What is needed: From the items below, copy out the part that opens with the line containing "Does the tree" and closes with the line containing "0.20 meters", keeping every line as it is and leaving out the pictures.

Record set:
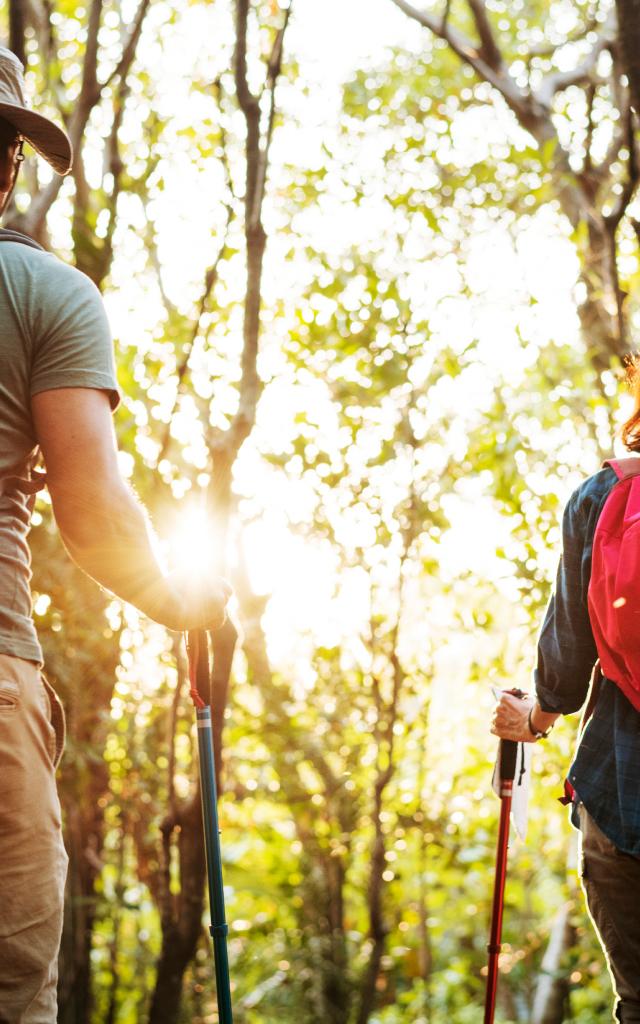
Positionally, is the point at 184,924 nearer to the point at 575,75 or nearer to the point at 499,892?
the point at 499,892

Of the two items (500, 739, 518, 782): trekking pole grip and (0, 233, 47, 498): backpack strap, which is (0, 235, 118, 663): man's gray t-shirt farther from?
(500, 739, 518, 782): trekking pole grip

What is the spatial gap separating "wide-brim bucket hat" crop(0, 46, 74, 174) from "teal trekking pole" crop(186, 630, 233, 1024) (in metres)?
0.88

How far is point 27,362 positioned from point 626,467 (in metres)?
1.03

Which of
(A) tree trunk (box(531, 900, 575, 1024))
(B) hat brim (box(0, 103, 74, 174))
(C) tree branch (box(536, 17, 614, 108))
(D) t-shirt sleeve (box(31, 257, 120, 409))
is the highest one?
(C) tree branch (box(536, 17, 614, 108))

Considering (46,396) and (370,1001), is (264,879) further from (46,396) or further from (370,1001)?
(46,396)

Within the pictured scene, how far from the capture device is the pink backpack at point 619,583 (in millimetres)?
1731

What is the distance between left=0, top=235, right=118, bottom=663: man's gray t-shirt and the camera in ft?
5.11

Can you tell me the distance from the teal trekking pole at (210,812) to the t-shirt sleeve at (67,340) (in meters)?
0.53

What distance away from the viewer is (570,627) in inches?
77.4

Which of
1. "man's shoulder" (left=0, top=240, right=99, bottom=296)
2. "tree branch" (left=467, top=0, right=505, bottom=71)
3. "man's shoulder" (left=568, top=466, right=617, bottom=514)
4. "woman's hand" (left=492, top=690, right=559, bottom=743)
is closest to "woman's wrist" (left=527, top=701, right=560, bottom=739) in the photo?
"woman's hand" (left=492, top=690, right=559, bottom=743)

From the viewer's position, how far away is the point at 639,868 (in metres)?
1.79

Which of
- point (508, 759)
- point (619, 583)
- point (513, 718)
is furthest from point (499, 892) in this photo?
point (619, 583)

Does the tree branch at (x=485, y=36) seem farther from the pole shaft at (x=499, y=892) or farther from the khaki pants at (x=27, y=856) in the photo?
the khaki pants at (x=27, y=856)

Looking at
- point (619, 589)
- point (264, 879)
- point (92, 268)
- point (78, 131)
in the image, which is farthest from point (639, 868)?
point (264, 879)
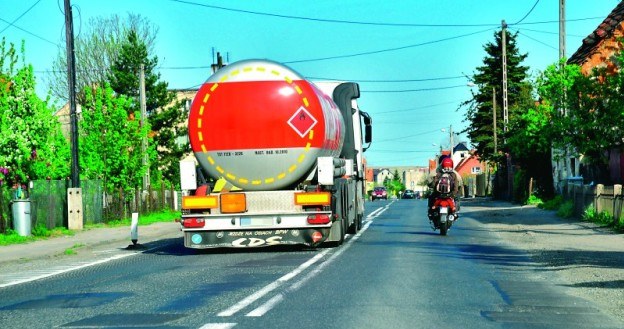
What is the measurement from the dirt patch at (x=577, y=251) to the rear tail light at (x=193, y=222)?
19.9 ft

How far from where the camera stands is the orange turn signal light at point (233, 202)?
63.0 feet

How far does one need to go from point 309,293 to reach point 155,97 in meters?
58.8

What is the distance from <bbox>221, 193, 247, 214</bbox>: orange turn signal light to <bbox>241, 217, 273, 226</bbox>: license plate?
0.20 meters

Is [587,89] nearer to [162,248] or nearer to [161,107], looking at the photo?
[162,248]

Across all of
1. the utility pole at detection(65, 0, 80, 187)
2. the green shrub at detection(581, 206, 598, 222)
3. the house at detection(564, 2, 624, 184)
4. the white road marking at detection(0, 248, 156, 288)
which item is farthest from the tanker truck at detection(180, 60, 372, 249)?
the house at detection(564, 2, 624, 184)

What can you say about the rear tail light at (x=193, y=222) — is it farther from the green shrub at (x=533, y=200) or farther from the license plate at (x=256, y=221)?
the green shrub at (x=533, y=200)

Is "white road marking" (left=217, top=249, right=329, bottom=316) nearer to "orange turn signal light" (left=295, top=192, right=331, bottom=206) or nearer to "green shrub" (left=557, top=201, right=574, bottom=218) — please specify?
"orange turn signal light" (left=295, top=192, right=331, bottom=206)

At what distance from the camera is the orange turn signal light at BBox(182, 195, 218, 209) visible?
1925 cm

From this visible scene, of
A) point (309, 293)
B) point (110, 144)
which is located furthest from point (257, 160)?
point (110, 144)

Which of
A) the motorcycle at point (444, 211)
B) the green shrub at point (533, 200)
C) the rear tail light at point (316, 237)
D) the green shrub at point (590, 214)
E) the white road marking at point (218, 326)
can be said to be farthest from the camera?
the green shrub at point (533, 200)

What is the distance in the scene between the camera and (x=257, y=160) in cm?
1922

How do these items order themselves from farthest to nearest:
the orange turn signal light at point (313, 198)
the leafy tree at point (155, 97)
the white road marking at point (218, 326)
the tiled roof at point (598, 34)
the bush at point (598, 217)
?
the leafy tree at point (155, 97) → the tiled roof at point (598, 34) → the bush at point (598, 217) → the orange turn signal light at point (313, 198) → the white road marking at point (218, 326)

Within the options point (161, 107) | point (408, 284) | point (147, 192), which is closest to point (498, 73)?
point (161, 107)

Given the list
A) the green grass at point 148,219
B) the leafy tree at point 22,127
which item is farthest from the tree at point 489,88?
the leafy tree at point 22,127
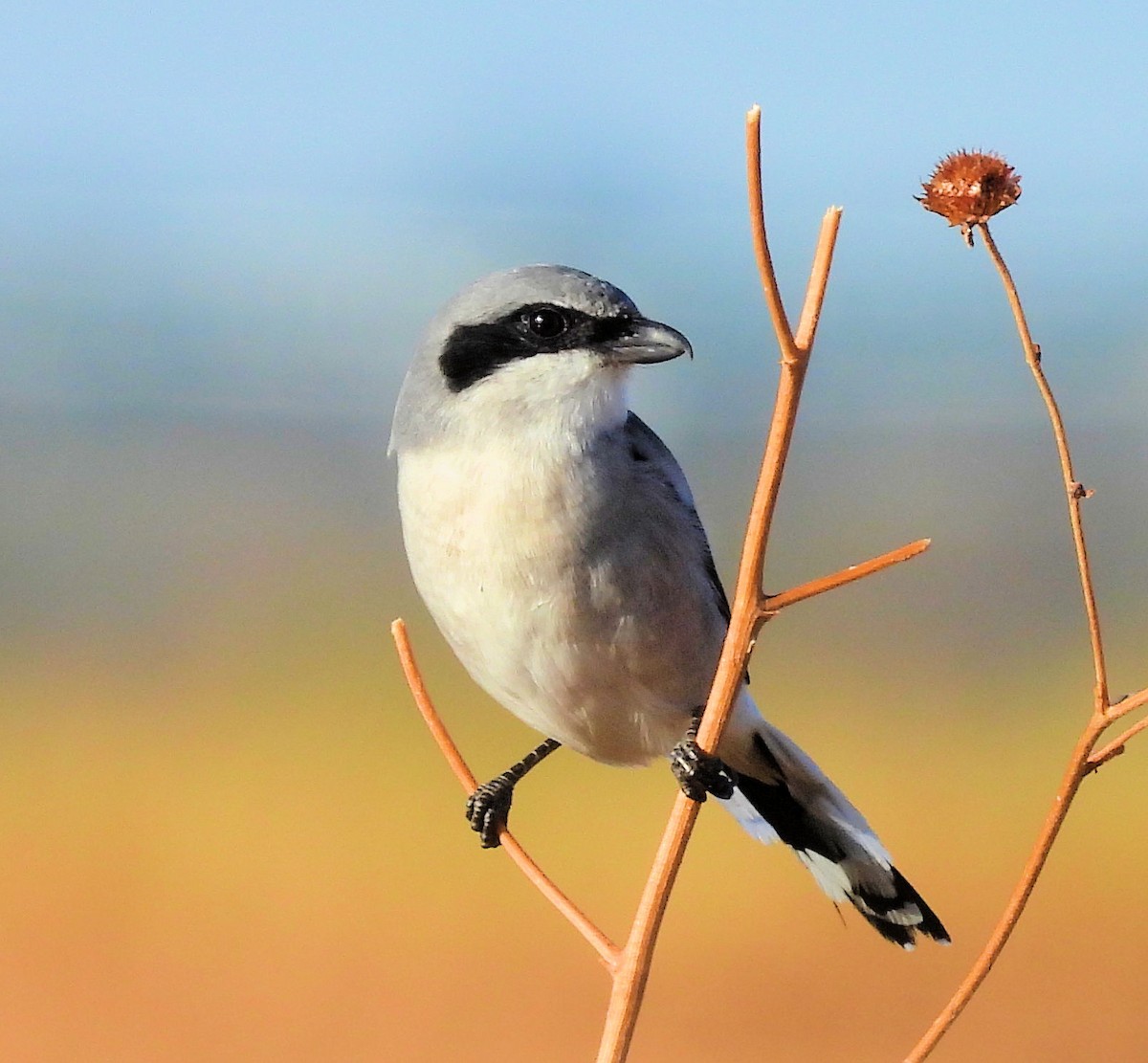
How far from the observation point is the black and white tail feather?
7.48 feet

Solution to this exercise:
Does the tree branch at (x=485, y=36) seem farther from the pole shaft at (x=499, y=892) or farther from the khaki pants at (x=27, y=856) in the photo?
the khaki pants at (x=27, y=856)

Looking at
- point (619, 589)
- point (264, 879)
- point (92, 268)
- point (78, 131)
in the image, which is farthest from point (639, 868)?
point (264, 879)
What is the measurement from the dirt patch at (x=577, y=251) to the rear tail light at (x=193, y=222)?
19.9 ft

How far from where the camera stands is the orange turn signal light at point (233, 202)?
63.0 feet

How far does one need to go from point 309,293 to reach point 155,97 in meters?
58.8

What is the distance from <bbox>221, 193, 247, 214</bbox>: orange turn signal light to <bbox>241, 217, 273, 226</bbox>: license plate?
0.20 meters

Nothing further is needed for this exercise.